Algorithms by themselves are neither good nor bad.

“Algorithms by themselves are neither good nor bad,” said Sendhil Mullainathan, the Roman Family University professor of computation and behavioural science at Chicago Booth and senior author of the study.

“It is merely a question of taking care in how they are built. In this case, the problem is eminently fixable – and at least one manufacturer appears to be working on a fix. We would encourage others to do so.”

Bias in the machine

The biased healthcare algorithm is the latest example of an AI system reflecting human bias. Facial recognition systems, including ones used for passport renewals, have consistently struggled to recognise black people.

Facial recognition systems require large training datasets to work accurately, but there are often disproportionately fewer images of ethnic minorities in these datasets.

Algorithmic bias can be avoided by auditing algorithms while they are being developed. This could be undertaken by an ethicist who looks out for unintended consequences that could arise from an AI system.

This is the same repeated pattern of racial bias that we are finding with algorithmic deciders all over the planet.

Noel Sharkey, emeritus professor of artificial intelligence and robotics at the University of Sheffield, told Verdict that private companies should take more responsibility to ensure their AI systems are not biased.

“This is the same repeated pattern of racial bias that we are finding with algorithmic deciders all over the planet. It is becoming so common that it is clearly time to stop it with hard regulation,” he said.

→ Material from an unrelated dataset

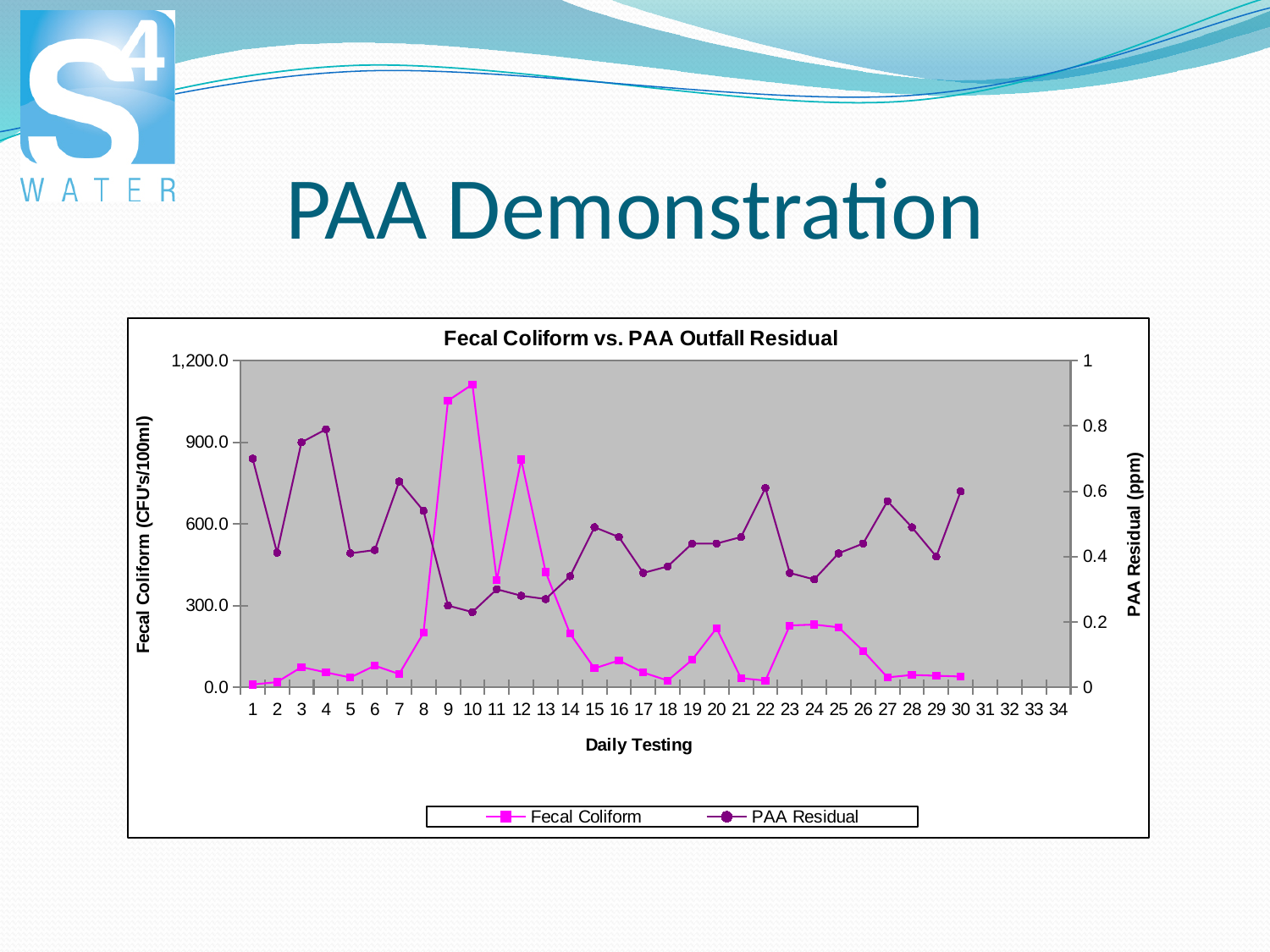
Is the Fecal Coliform value on day 10 greater or less than 900.0? greater What is the label of the x axis? Daily Testing Which is larger, the Fecal Coliform value on day 9 or on day 12? Day 9 How many day labels are shown on the x axis? 34 Is the PAA Residual value on day 1 greater or less than 0.6? greater What kind of chart is shown on the slide? Line chart Does the Fecal Coliform value rise or fall from day 10 to day 11? Fall What is the title of the chart? Fecal Coliform vs. PAA Outfall Residual On which day does Fecal Coliform reach its highest value? 10 Is the Fecal Coliform value on day 1 greater or less than 300.0? less How many series does the legend list? 2 On which day is the PAA Residual at its lowest? 10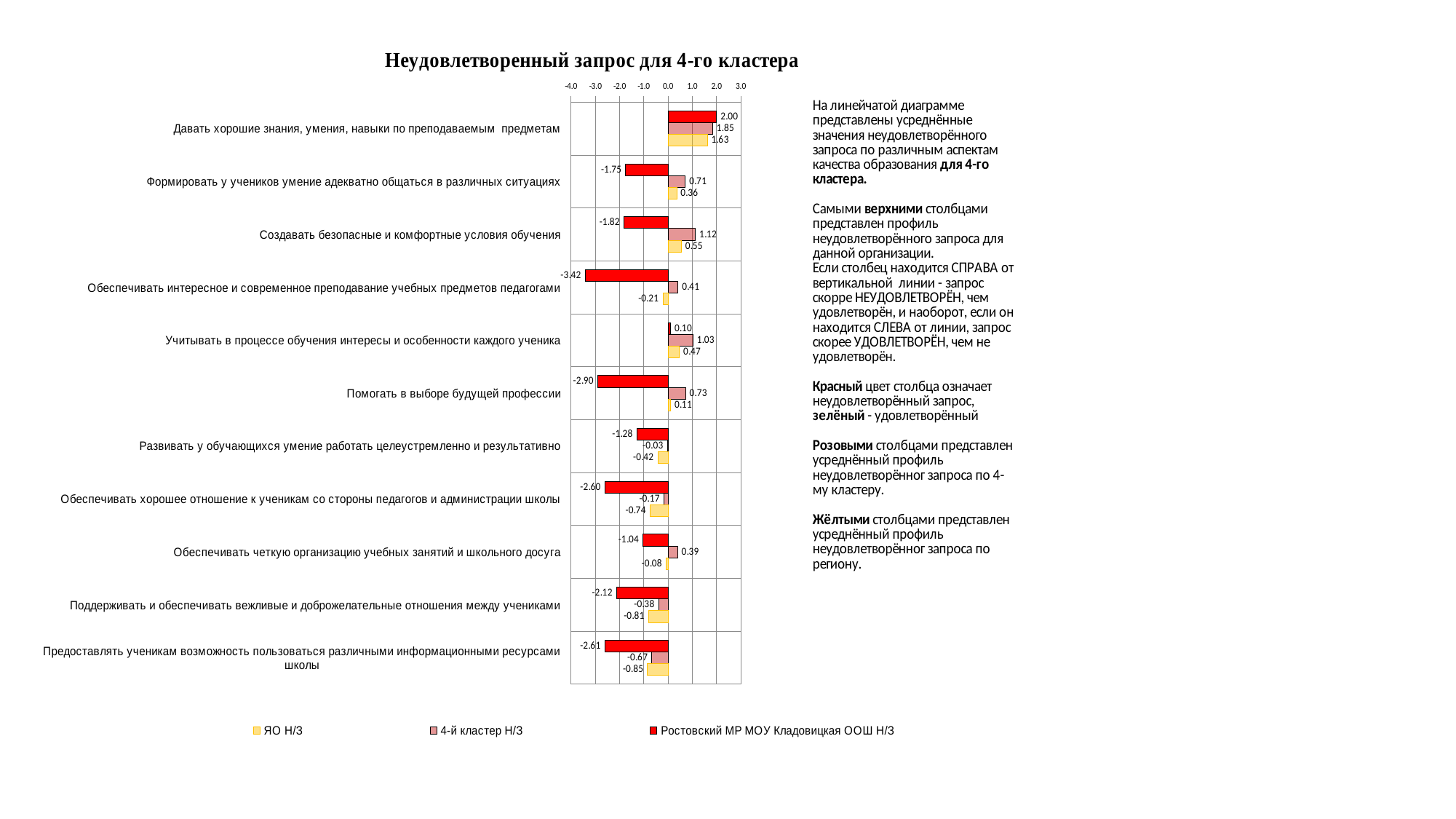
Which colour represents the series 'ЯО Н/З' in the chart? yellow What is the difference between the 'Ростовский МР МОУ Кладовицкая ООШ Н/З' value and the 'ЯО Н/З' value in the category 'Давать хорошие знания, умения, навыки по преподаваемым предметам'? 0.37 What is the value for 'Ростовский МР МОУ Кладовицкая ООШ Н/З' in the category 'Давать хорошие знания, умения, навыки по преподаваемым предметам'? 2.00 How many series does the legend list? 3 What is the value for 'ЯО Н/З' in the category 'Помогать в выборе будущей профессии'? 0.11 In which category does 'Ростовский МР МОУ Кладовицкая ООШ Н/З' have its lowest value? Обеспечивать интересное и современное преподавание учебных предметов педагогами In the category 'Учитывать в процессе обучения интересы и особенности каждого ученика', which is larger: the value for '4-й кластер Н/З' or for 'Ростовский МР МОУ Кладовицкая ООШ Н/З'? 4-й кластер Н/З What kind of chart is shown on the slide? bar chart How many categories are plotted on the chart? 11 In which category does 'ЯО Н/З' have its highest value? Давать хорошие знания, умения, навыки по преподаваемым предметам Is the value for 'Ростовский МР МОУ Кладовицкая ООШ Н/З' in the category 'Помогать в выборе будущей профессии' greater or less than -2.0? less What is the value for '4-й кластер Н/З' in the category 'Создавать безопасные и комфортные условия обучения'? 1.12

“Private companies are making and selling these deciders to public service providers and others without adequate testing. The service providers then use them on trust. But there is no room for trust here.

“A couple of academics found the flaws in the care prediction algorithm and found a way to fix it. Why could the company not have done that in the first place? They should be accountable and liable for the suffering that they have already caused.”